Career Win Shares: McCovey 408, Stargell 370
Per 162 Games:* McCovey 25.54, Stargell 25.39
Top 3 individual years: McCovey 39, 34, 34 ; Stargell 36, 35, 29
Top 5-year run: McCovey 164, Stargell 148

*Usually I round these off to the nearest number but in this case I figured I'd better not.
9:17 PM Jul 25th
 
jdw
Fun stuff, Steve!
7:06 PM Jul 25th
 
MichaelPat
Oh, and Stephen, you can tell Steven I said so...
1:11 PM Jul 25th
 
MichaelPat
evancurb, the willies also have identical OPS+ numbers for their careers, which is supposed to take into account park factors.
In terms of run context, McCovey has to come out ahead. That may be reflected in the WAR totals (Stretch comes out ahead 72-64), and in something BRef calls rBAT (runs better than average) (McCovey ahead 487 to 433).
Those are counting stats, so you have to factor in McCovey extra plate appearances (about 7% more, 9692 to 9027). All that does confirm your impression McCovey was the slightly better hitter.

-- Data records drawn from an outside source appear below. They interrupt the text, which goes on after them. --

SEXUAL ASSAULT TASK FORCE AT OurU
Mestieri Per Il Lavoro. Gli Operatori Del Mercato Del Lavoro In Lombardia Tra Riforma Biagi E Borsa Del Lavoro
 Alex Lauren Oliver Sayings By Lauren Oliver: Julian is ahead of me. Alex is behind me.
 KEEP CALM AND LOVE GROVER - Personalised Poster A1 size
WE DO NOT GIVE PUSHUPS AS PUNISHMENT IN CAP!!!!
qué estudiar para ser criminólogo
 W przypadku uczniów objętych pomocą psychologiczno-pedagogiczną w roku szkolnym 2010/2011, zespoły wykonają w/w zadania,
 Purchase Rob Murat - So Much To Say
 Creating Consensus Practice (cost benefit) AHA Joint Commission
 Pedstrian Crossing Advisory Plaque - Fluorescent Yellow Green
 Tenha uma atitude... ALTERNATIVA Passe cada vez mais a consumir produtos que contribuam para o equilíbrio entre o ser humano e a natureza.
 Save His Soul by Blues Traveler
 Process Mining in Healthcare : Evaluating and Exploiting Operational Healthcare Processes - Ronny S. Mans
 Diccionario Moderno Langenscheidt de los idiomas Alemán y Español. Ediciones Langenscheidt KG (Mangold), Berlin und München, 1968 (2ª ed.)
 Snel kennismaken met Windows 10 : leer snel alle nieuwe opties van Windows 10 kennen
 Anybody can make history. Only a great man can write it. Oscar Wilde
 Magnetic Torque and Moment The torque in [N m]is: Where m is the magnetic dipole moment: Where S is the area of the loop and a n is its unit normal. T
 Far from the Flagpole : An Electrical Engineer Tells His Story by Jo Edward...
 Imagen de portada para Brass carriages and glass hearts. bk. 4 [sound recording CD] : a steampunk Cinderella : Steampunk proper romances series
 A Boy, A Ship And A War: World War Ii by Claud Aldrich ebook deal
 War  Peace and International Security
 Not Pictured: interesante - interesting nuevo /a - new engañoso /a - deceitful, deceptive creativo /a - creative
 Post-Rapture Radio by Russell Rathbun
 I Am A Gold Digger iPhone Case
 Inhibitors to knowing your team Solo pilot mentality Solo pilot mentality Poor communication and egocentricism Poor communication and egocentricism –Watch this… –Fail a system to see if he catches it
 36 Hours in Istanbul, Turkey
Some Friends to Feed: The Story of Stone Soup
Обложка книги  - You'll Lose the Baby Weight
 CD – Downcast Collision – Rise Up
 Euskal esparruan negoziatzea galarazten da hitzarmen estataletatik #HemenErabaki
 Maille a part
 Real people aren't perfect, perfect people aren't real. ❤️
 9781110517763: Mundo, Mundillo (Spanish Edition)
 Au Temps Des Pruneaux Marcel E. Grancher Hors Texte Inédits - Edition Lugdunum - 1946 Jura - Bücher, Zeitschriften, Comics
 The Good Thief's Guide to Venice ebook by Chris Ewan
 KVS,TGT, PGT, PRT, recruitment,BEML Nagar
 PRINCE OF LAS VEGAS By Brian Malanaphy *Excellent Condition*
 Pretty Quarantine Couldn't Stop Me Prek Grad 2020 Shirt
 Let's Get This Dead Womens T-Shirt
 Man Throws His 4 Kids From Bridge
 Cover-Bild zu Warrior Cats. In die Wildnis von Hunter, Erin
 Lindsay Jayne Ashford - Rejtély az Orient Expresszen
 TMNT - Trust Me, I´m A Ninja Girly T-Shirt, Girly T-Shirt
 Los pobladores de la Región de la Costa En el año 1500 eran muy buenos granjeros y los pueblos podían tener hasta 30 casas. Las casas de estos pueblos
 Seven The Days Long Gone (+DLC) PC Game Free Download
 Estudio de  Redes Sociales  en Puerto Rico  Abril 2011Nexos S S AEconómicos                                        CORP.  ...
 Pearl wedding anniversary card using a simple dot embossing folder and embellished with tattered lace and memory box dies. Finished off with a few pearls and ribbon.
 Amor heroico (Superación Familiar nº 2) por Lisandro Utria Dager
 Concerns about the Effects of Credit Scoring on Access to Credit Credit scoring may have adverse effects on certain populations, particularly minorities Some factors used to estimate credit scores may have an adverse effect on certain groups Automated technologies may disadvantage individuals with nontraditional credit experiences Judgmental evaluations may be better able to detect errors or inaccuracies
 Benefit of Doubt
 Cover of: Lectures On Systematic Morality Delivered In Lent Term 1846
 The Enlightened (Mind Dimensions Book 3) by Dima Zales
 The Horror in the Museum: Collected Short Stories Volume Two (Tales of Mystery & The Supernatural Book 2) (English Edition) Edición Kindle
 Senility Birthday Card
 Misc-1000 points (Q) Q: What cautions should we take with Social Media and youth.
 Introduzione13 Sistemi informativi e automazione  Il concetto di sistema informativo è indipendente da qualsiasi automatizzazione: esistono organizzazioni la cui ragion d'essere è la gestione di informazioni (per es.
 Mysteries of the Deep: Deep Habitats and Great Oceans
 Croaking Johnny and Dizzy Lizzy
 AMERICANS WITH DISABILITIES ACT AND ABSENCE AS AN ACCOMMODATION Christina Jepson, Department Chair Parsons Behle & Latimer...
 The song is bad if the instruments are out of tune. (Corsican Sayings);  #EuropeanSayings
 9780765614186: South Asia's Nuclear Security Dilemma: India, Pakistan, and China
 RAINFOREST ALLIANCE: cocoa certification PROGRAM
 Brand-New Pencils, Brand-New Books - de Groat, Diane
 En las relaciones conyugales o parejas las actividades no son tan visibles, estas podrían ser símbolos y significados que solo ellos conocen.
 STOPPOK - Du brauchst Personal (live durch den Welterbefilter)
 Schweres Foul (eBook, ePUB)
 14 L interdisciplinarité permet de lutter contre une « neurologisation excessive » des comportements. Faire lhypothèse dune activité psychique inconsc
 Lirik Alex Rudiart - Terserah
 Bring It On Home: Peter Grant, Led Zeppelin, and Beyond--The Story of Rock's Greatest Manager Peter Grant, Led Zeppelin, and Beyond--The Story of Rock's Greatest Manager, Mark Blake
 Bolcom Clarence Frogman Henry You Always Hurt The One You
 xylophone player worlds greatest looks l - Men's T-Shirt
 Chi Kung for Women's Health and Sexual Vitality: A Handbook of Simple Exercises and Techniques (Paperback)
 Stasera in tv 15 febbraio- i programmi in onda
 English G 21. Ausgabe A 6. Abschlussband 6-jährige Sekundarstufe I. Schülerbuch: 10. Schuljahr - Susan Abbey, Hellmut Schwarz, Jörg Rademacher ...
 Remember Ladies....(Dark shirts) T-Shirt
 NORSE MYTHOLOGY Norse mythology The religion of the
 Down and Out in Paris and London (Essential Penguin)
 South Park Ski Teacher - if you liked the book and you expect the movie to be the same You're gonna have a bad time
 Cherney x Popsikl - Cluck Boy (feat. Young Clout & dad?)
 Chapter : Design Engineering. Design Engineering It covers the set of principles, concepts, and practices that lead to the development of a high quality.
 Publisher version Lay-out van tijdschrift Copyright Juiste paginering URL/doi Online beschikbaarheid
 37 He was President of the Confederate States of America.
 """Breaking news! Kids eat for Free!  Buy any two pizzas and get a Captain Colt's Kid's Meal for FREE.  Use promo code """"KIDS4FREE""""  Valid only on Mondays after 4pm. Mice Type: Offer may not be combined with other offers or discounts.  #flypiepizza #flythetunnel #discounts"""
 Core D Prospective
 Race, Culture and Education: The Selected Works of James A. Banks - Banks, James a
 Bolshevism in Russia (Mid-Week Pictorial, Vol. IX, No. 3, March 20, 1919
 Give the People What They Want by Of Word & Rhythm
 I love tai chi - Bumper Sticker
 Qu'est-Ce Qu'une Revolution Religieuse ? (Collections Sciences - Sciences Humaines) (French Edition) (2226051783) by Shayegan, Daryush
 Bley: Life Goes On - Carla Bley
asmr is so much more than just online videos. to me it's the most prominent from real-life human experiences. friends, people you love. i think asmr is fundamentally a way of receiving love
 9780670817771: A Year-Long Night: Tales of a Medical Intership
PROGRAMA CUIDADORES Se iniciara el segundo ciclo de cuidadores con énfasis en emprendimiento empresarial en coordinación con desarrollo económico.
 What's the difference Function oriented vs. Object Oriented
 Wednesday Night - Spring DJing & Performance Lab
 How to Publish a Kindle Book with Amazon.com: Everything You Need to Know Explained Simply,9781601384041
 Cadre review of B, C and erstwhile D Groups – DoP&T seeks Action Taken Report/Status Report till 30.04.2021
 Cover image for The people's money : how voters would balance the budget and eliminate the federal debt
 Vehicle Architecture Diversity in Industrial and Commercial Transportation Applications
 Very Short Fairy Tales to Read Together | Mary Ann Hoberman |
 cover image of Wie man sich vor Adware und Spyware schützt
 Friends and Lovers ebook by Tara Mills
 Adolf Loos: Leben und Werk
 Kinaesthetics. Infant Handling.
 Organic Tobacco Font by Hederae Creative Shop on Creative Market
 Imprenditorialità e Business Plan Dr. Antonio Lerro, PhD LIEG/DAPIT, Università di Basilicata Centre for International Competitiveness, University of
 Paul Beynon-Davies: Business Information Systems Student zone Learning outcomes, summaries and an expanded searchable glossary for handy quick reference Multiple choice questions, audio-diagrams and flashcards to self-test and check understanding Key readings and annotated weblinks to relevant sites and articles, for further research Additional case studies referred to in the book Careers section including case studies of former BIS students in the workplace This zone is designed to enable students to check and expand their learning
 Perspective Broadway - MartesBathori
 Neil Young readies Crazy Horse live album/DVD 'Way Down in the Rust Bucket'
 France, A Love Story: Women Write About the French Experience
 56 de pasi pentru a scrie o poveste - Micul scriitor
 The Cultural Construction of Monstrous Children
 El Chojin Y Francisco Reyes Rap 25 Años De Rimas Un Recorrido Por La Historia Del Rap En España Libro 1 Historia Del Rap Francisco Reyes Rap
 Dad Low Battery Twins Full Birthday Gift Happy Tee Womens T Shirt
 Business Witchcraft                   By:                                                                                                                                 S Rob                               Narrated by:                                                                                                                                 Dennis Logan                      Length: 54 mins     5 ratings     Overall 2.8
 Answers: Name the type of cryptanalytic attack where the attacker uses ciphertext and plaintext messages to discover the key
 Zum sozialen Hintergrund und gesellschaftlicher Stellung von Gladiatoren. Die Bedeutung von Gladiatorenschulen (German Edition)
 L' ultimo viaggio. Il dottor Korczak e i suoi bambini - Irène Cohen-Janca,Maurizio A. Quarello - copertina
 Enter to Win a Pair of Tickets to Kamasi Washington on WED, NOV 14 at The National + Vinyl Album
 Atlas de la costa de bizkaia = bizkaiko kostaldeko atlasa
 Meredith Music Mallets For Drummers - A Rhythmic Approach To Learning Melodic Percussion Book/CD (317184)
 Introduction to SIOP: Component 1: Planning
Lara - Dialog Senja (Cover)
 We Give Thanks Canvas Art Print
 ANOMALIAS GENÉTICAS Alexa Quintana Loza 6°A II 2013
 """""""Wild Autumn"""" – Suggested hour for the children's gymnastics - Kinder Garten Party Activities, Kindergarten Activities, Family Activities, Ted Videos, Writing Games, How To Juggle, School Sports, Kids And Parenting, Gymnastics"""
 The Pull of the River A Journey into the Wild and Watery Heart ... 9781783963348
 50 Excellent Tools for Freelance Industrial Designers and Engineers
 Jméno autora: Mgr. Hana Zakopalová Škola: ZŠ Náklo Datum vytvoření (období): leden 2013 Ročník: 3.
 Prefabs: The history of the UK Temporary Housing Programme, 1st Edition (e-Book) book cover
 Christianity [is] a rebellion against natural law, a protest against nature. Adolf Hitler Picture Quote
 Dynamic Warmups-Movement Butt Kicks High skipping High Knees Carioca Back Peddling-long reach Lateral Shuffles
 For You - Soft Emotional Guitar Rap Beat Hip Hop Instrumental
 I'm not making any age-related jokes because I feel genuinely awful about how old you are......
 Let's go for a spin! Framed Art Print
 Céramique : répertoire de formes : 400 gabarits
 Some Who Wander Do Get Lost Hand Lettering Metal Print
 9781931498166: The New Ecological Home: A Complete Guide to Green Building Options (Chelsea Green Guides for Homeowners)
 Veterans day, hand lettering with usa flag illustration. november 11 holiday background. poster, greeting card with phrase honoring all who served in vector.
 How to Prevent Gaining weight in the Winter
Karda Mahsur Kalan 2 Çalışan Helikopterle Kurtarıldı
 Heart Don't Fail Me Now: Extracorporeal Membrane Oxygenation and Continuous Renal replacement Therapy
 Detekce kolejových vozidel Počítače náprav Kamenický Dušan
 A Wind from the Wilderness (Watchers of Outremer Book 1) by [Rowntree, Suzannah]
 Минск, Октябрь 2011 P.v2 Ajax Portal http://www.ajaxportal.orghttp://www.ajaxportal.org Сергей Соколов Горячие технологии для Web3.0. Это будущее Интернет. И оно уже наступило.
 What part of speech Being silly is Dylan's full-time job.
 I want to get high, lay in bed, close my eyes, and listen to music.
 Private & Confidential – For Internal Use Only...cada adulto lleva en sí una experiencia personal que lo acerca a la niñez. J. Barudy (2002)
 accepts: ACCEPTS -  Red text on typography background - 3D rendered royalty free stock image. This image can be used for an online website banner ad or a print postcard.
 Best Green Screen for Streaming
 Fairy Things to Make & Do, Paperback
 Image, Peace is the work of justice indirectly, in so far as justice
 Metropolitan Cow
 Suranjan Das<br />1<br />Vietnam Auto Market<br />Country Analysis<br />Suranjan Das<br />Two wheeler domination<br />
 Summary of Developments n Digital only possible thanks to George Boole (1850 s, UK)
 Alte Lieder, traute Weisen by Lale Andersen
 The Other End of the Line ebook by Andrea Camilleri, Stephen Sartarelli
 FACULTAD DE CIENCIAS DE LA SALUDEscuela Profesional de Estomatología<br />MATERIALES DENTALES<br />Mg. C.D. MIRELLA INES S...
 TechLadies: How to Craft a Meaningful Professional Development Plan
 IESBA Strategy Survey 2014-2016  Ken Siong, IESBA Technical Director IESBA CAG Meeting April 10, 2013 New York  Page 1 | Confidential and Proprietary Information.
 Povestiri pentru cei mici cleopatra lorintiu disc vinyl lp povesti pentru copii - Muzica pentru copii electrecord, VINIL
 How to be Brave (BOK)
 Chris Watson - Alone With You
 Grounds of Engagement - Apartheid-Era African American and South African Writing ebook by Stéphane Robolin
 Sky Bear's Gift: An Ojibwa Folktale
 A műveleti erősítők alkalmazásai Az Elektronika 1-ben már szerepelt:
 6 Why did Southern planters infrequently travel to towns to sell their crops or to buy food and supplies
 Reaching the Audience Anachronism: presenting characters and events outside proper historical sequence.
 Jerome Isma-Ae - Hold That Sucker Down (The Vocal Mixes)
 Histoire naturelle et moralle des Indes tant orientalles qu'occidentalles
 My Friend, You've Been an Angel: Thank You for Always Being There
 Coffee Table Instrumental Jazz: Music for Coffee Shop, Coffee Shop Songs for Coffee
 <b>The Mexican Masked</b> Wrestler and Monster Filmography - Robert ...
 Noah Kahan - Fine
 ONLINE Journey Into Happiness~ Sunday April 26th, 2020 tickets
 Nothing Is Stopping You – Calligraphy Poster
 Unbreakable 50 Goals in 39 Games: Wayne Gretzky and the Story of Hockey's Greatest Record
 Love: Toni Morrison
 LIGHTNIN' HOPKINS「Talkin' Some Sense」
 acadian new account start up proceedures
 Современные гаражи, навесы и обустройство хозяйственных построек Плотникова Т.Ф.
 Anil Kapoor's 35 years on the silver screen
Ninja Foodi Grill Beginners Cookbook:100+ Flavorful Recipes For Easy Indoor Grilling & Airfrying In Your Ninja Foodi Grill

Stephen, I enjoyed this statistical snark hunt. Well-written!
1:10 PM Jul 25th
 
evanecurb
Steven: I think your research on pitcher matchups is interesting, as are the two Willies. I was surprised to learn that they had identical OPSs, mostly because of perception. At one point, probably 1968-1970, McCovey was considered to be the Most Feared Hitter in Baseball. I remember reading quotes from opposing pitchers and managers to that effect, things like "He'd hit 60 homers if we had to pitch to him all the time, etc." Like Frank Howard, Carl Yastrzemski, and a few others, he had some of his best seasons in a low run-scoring environment. He's slightly older than Stargell and played the majority of his home games at Candlestick, so I think he was operating in a lower run scoring environment than Stargell. Three Rivers was a decent hitters park (not so true of Forbes Field, but Forbes was better for lefties than righties).

Not sure what my point is, except that I think McCovey was a slightly better hitter. Both were great and as you point out, both men's career totals were held back by unusually low playing time in their twenties. Stargell most certainly would have hit over 500 home runs if he had played 150 games a year his entire career.